Description: No doubt official documentation will describe SCP-4604 as being me.

From where I stand? SCP-4604 is the whole rest of the goddamn world.

It started maybe… a year ago? Maybe it's been a far more subtle change taking place over years, and last year is just when the changes had accumulated enough so that I finally noticed. But that's the easy description: everything changed.

Now, I really shouldn't complain. I know darn well most people can't expect to take a year off work to fight cancer and then still have the same job when they come back. To say nothing of the health benefits that got me through it. But coming back from the surgeries and chemo, that's when it really hit me how much everything had changed.

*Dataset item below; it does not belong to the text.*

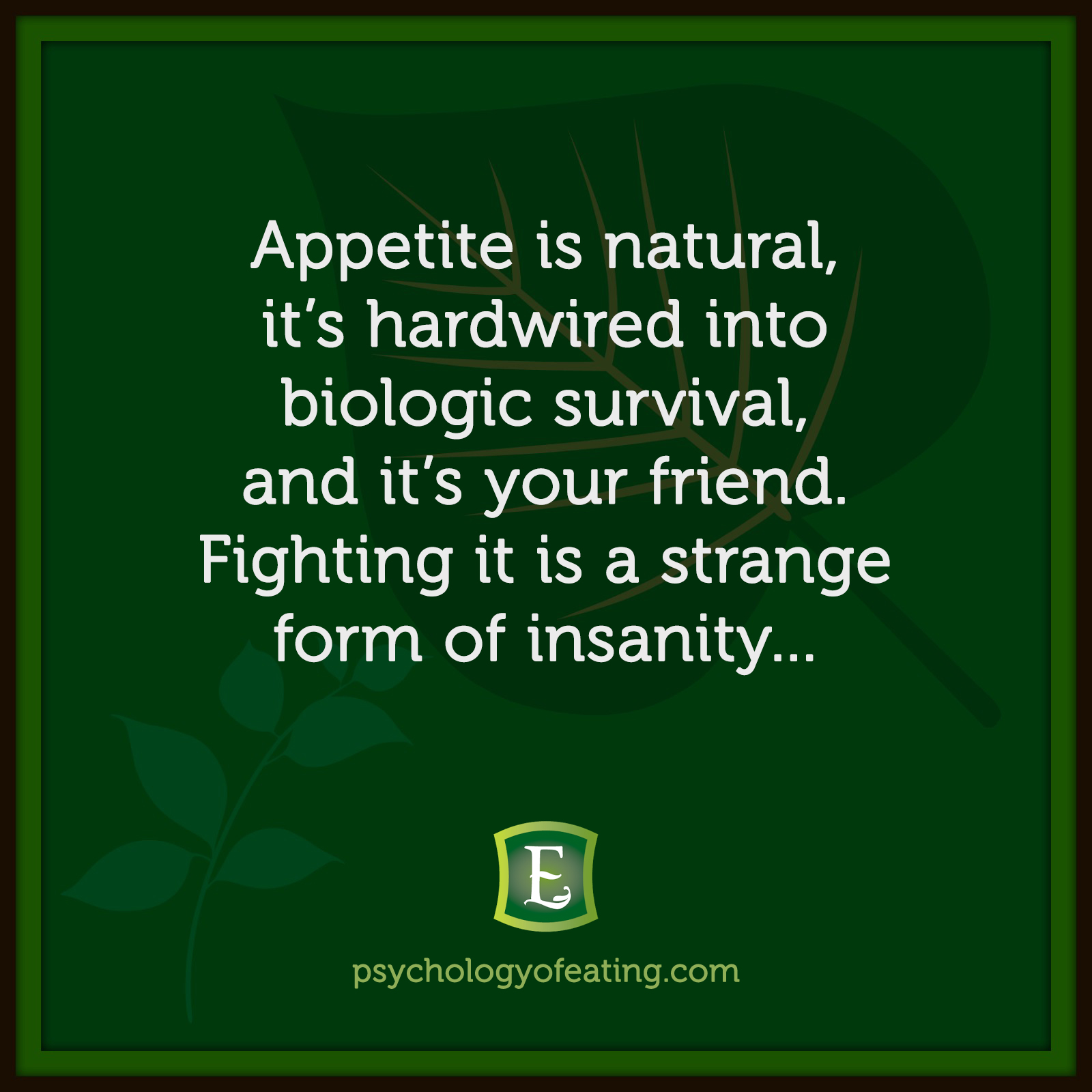 Appetite is natural, it's hardwired into biologic survival, and it's your friend. Fighting it is a strange form of insanity… #health #nutrition #eatingpsychology #IPE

I'm not even sure I can explain it properly. Should an intense yet subliminal sensation that the mood of a place has changed persist after an extended absence? Is it a usual thing for the familiar to suddenly become unfamiliar without warning?

I couldn't put my finger on any of it. I just wandered the formerly mundane halls of Site-145 in a daze that lasted for weeks on end. Faces, authentication systems, the very corridors of the facility itself: all of this I recognized, and yet all of it was thoroughly alien to me.

I'm still not completely sure I'm not what's the issue here.

I tried to pose the problem to others. Coworkers, trusted members of the organization, people I called friends. None of them seemed to understand what I was talking about. Nothing's changed, they'd say. You've just been under a lot of stress lately. It's okay to feel a little out of place.

But I couldn't shake the feeling that it was all wrong. And the more I thought about it, the more I realized this sense of wrongness stretched back to before my illness. It was less intense then, less real, but it had still been there, lurking just beneath and behind my understanding of the world. Or what I thought I understood about it, anyway. It hadn't been a sudden change at all is my point.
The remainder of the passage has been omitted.